Weinheim, Hemsbach, Hirschberg und Laudenbach schließen sich diesen Schritt an.

Ab sofort müssen Gaststätten ihre Innen- und Außenbewirtung schließen. Erlaubt sind nur noch der Straßenverkauf (Take-away) und Lieferdienste. Die Stadt Weinheim widerruft dazu auch die Sondernutzungserlaubnis für die Außenbestuhlung. Das heißt: Tische und Stühle müssen verschwinden. „Das bezieht sich auf den Marktplatz, an dem bis Donnerstag entgegen aller Empfehlungen noch immer Menschen ohne den gebotenen Abstand saßen“, heißt es dazu in einer Stellungnahme der Stadt. Darin wird Oberbürgermeister Manuel Just mit den Worten zitiert: „Wir setzen solche Maßnahmen natürlich nicht gerne um, aber wir sehen uns gezwungen, weil anders die unvernünftigen und – man muss es leider so sagen – fahrlässigen Ansammlungen von Menschen offenbar nicht zu verhindern sind.“

Auch dazu gibt es eine klare Ansage der Stadt: „Menschenansammlungen von mehr als zehn Personen sind untersagt.“ Das gilt im gesamten Stadtgebiet, auch am Waidsee, wo es in den vergangenen Tagen zu sogenannten Corona-Partys gekommen war. „Das war auch Thema im Krisenstab“, erklärte die Pressestelle. Zwar werde der Waidsee nicht abgesperrt, aber „die Polizei wird ein besonderes Auge darauf haben und verstärkt kontrollieren.“ Schweren Herzens werde aber auch der Schlosspark geschlossen, ergänzte Erster Bürgermeister Dr. Torsten Fetzner, da bei gutem Wetter ansonsten dort mit feiernden Gruppen zu rechnen wäre. Das unbefugte Betreten des Parks werde ab sofort als Hausfriedensbruch angesehen und geahndet.

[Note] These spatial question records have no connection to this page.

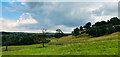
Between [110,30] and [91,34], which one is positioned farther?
[91,34]

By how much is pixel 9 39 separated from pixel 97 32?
101 meters

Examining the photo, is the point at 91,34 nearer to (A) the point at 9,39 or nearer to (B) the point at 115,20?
(B) the point at 115,20

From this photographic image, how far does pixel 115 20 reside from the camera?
16612 cm

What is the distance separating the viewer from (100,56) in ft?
38.0

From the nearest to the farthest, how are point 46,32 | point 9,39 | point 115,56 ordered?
point 115,56 < point 46,32 < point 9,39

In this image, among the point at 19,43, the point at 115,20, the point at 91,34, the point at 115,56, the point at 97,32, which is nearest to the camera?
the point at 115,56

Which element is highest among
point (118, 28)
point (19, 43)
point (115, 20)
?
point (115, 20)

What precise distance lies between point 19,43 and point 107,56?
115 metres

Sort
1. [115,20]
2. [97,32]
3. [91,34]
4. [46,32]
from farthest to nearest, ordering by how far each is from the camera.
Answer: [115,20], [91,34], [97,32], [46,32]

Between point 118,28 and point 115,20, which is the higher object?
point 115,20

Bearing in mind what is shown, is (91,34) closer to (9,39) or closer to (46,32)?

Der Hermannshof ist übrigens bereits seit Donnerstag geschlossen. Gleiches gilt für alle Spielplätze, Schulhöfe und Grünanlagen. Die Zufahrt zur Windeck wird gesperrt; die WLAN-Hotspots im Stadtgebiet werden abgeschaltet. Doch das ist nicht alles: Sonnen-, Nagel- und Kosmetikstudios sind ab Freitag ebenfalls zu schließen. Bei Nichtbeachtung droht ein Zwangsgeld in Höhe von 1000 Euro.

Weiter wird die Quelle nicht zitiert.